Mon, 06 May 1996

Electorate to change govts' priorities

By Jonathan Power

BHURBAN, Pakistan (JP): Two dogs met on the Indo-Pakistani border. The Indian dog was making for Pakistan and the Pakistani dog heading for India. "Why are you going in the other direction?" they asked each other. The Indian dog replied, "I need to eat." The Pakistani dog said, "I need to bark."

As the most peaceful general election in India's 50-year democratic history unfolds the story sounds rather dated. Democracy continues to thrive in India, but it is also now in place in once-dictatorial Pakistan.

Similarly, although Pakistan continues, as usual, with its regular and significant annual increases in national income, giving it an income per head of more than double India's, India is now set to catch up. Under the present Congress-led government, much-delayed economic reforms have unshackled the economy from what used to be mockingly called "the Hindu growth rate".

Nevertheless, there is a story to be told in both countries -- of those who are being left behind.
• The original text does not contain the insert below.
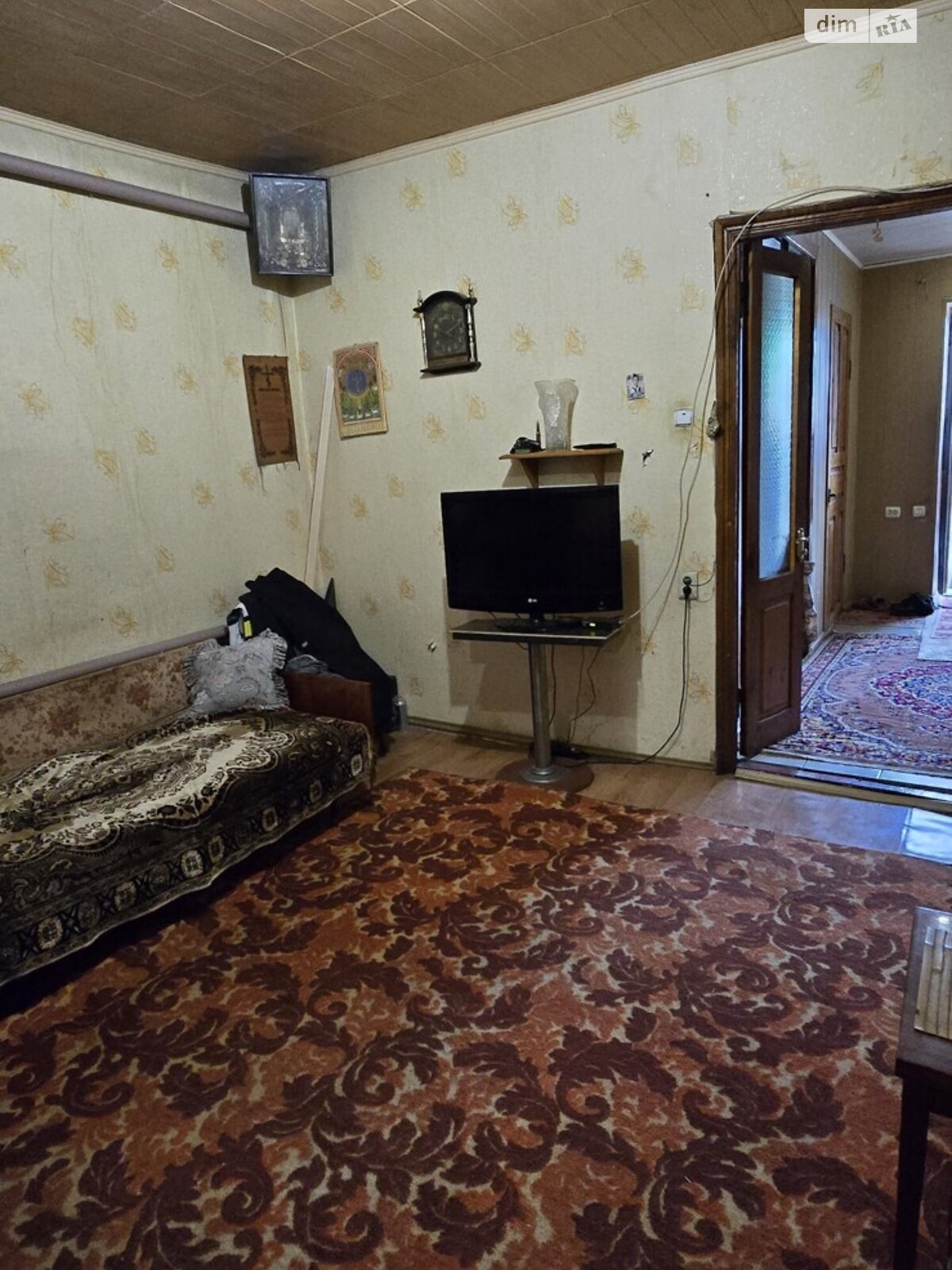 одноэтажный дом с отоплением, 135 кв. м, кирпич. Продажа в Харькове район Жихор фото 1 одноэтажный дом с отоплением, 135 кв. м, кирпич. Продажа в Харькове район Жихор фото 1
The middle and upper working classes may be doing rather well, but the proletariat and much, though not all, (the Indian Punjak and Kerala are important exceptions) of the peasantry and the landless are mired in the deepest poverty.
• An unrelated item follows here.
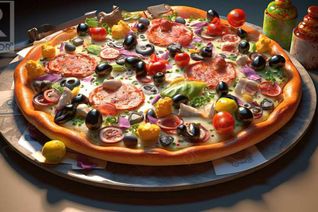 Pizzeria Business for Sale, 123 Bowness Road Nw, Calgary, AB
Without some profound political and economic changes in spending priorities even rapid growth will do little for this underclass -- the largest concentration of poor in the world. There are 380 million illiterates (two-thirds of them females), 280 million have no access to safe drinking water and 850 million lack elementary sanitation services. Over 300 million live in absolute poverty at the lowest margin of existence.

Politically, the problem is the enormous albatross of over- high military spending. Too much of both countries' scarce resources is consumed on the pyre of their mutual antagonism, a fire that is going to be stoked even higher if, as the polls appear to suggest, the Hindu nationalists, the Bharatiya Janata Party, become India's largest political party in the next parliament.
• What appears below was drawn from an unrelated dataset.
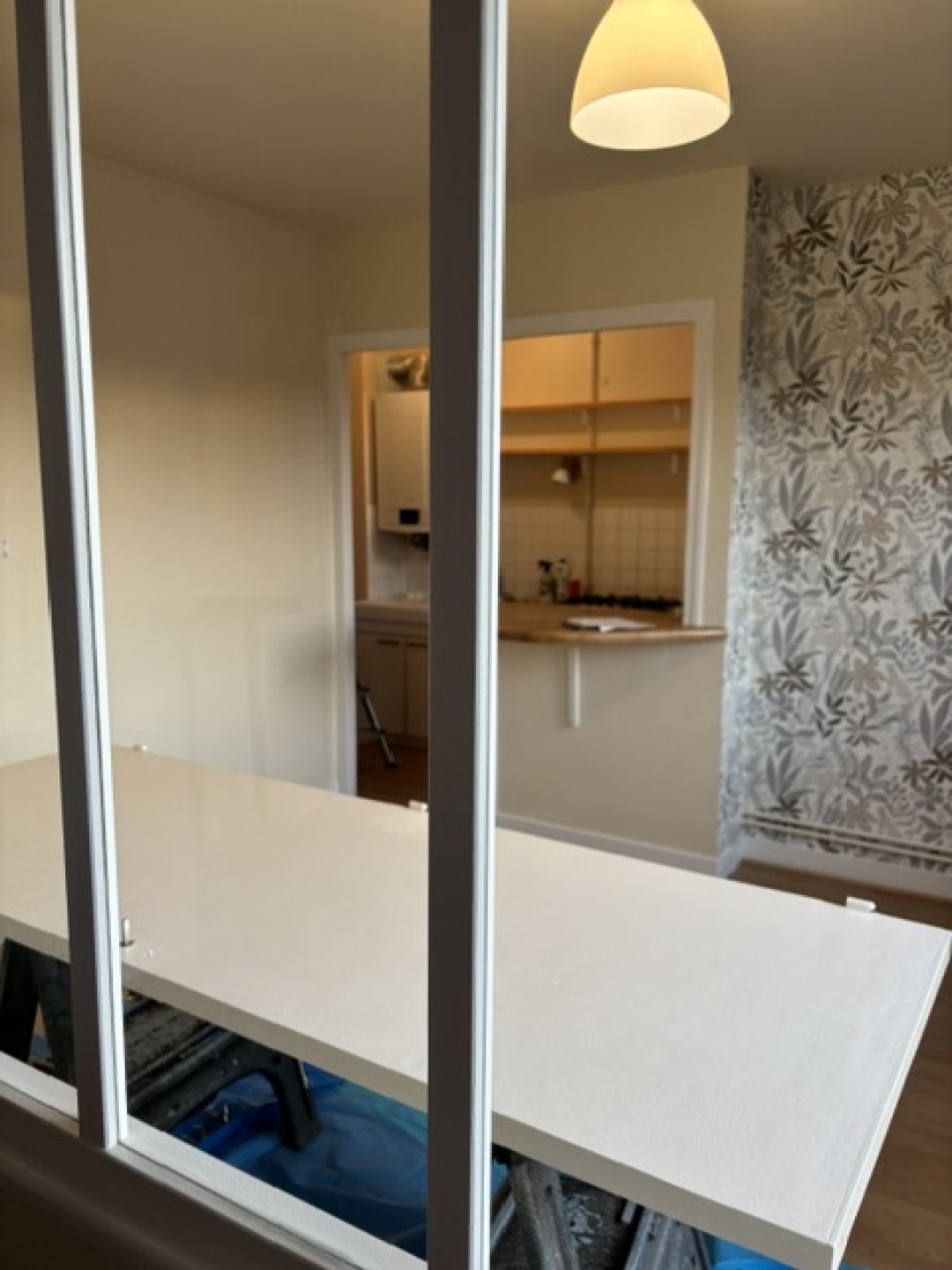 Appartement à louer, 35m², Cherbourg-en-Cotentin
Every year the two countries spend a colossal US$20 billion on defense. Military spending in South Asia has been increasing by about 4 percent a year over the last decade, the same rate as global spending has been falling.

The real enemy of the majority of the peoples of both countries is not the other country but their own poverty. It is poverty that is curtailing their lives, prolonging their illnesses, killing off their children, stunting the potential of their women and destroying their environment. However, none of the political leaders who've held power in recent years have been able to bring this into sharp enough focus, so influential are the ultra-nationalist forces in both camps.

It was partly for this reason that a group of Pakistani thinkers, leavened by some guests from India, Sri Lanka, Bangladesh and outside the subcontinent, met in Bhurban in the Himalayan foothills recently to try and work out some policy options that could change the paradigms of the debate.

In part sponsored by the Islamabad-based Human Development Center and in part by Mikhail Gorbachev's State of the World Forum it brought together not just those one might expect to see, like the brilliant Pakistani economist, Javed Burki, vice president of the World Bank but also the reclusive father of the Pakistani nuclear bomb, Ahmad Munir Khan and Sahibzada Yaqub Khan, chief of the armed forces for the late dictator, Zia ul Haq.

Thus, when a consensus emerged around a declaration -- the Bhurban Statement -- that called for a new vision "where people are put at the very center of development" and arms cuts demanded so that each country "should earmark at least 20 percent of its national budget so as to ensure the universal coverage of basic social services," it will, I think, have a resonance that could carry it further than most bits of paper.

Pakistan and India need imagination and political will in that order -- the imagination to see how to arrange a better life than the nuclear confrontation spawned by their aging quarrel over Kashmir and the political will to divert resources consumed by a military machine that is grinding tens of millions of people in both countries exceedingly small.

Only when the electorates feel strong enough to resist the will of the present leadership and vote to implement what is for a majority their true immediate self-interest will change occur.

Fortunately, in this Indian election there have been some welcoming signs of this maturing of the electorate. In its most populous state, Uttar Pradesh, low caste Hindus who not long ago were in the pocket of their landlords are now standing for office. In Pakistan younger people in particular are being drawn to the banner of former cricket star Imran Khan, who is challenging both of the traditional political parties.

This suggests that change may come from below. If only the present political elite could reach down and meet it half way. It would save a lot of time -- and torment.